Entries on spatial positioning:
*****

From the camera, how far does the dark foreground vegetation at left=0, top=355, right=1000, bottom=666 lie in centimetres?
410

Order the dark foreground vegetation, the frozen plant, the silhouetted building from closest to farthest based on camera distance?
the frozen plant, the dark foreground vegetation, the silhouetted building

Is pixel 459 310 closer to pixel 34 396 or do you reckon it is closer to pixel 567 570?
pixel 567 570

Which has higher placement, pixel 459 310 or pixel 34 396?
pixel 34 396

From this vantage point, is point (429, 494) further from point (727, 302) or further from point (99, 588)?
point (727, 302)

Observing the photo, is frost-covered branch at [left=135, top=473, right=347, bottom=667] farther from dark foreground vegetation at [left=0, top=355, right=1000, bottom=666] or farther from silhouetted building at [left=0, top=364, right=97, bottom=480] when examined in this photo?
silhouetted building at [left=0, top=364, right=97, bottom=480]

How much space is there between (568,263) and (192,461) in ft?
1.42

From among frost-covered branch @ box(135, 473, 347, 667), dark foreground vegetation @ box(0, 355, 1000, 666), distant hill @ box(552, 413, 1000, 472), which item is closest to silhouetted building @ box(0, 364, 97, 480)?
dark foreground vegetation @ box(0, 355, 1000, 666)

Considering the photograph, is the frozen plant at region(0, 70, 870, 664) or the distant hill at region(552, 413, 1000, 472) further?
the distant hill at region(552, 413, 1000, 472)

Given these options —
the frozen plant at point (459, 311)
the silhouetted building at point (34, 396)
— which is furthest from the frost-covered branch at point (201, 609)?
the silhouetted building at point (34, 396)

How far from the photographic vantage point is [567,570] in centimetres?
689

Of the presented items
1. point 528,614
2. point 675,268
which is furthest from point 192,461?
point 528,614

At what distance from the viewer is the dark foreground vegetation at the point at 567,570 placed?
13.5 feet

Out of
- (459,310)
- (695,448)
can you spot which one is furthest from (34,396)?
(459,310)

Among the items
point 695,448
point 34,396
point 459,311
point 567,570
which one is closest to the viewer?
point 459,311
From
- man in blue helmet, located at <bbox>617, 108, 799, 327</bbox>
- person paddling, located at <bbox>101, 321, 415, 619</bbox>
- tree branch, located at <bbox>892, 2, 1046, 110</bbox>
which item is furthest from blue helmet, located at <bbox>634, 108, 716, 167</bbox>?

*****

*Directive*
Repeat the material above exactly.

*The result*
From the camera, how far does the dark foreground vegetation at left=0, top=355, right=1000, bottom=666 lie in centimetres?
410

Order the dark foreground vegetation, the frozen plant, the silhouetted building from closest to farthest based on camera distance?
the frozen plant, the dark foreground vegetation, the silhouetted building

Is pixel 459 310 closer to pixel 34 396 or do you reckon it is closer to pixel 567 570?
pixel 567 570

Which has higher placement, pixel 459 310 or pixel 34 396?
pixel 34 396

From this vantage point, is point (429, 494) further from point (727, 302) or further from point (99, 588)?
point (727, 302)

Observing the photo, is frost-covered branch at [left=135, top=473, right=347, bottom=667] farther from dark foreground vegetation at [left=0, top=355, right=1000, bottom=666] or farther from silhouetted building at [left=0, top=364, right=97, bottom=480] when examined in this photo?
silhouetted building at [left=0, top=364, right=97, bottom=480]

How much space is there between (568,263) and (192,461) in ft?
1.42

From among frost-covered branch @ box(135, 473, 347, 667), dark foreground vegetation @ box(0, 355, 1000, 666), distant hill @ box(552, 413, 1000, 472), which item is closest to silhouetted building @ box(0, 364, 97, 480)?
dark foreground vegetation @ box(0, 355, 1000, 666)

Considering the photograph, is the frozen plant at region(0, 70, 870, 664) or the distant hill at region(552, 413, 1000, 472) further?
the distant hill at region(552, 413, 1000, 472)

Given these options —
the frozen plant at point (459, 311)
the silhouetted building at point (34, 396)
— which is furthest from the frost-covered branch at point (201, 609)?
the silhouetted building at point (34, 396)

How far from the photographic vantage point is [567,570] in centimetres?
689

Of the presented items
1. point 528,614
2. point 675,268
which is furthest from point 192,461?
point 528,614

At what distance from the viewer is the dark foreground vegetation at the point at 567,570 placed?
13.5 feet

Out of
- (459,310)
- (695,448)
can you spot which one is furthest from (34,396)?
(459,310)

Among the items
point 695,448
point 34,396
point 459,311
point 567,570
which one is closest to the viewer?
point 459,311
From
- man in blue helmet, located at <bbox>617, 108, 799, 327</bbox>
- person paddling, located at <bbox>101, 321, 415, 619</bbox>
- tree branch, located at <bbox>892, 2, 1046, 110</bbox>
which item is furthest from blue helmet, located at <bbox>634, 108, 716, 167</bbox>?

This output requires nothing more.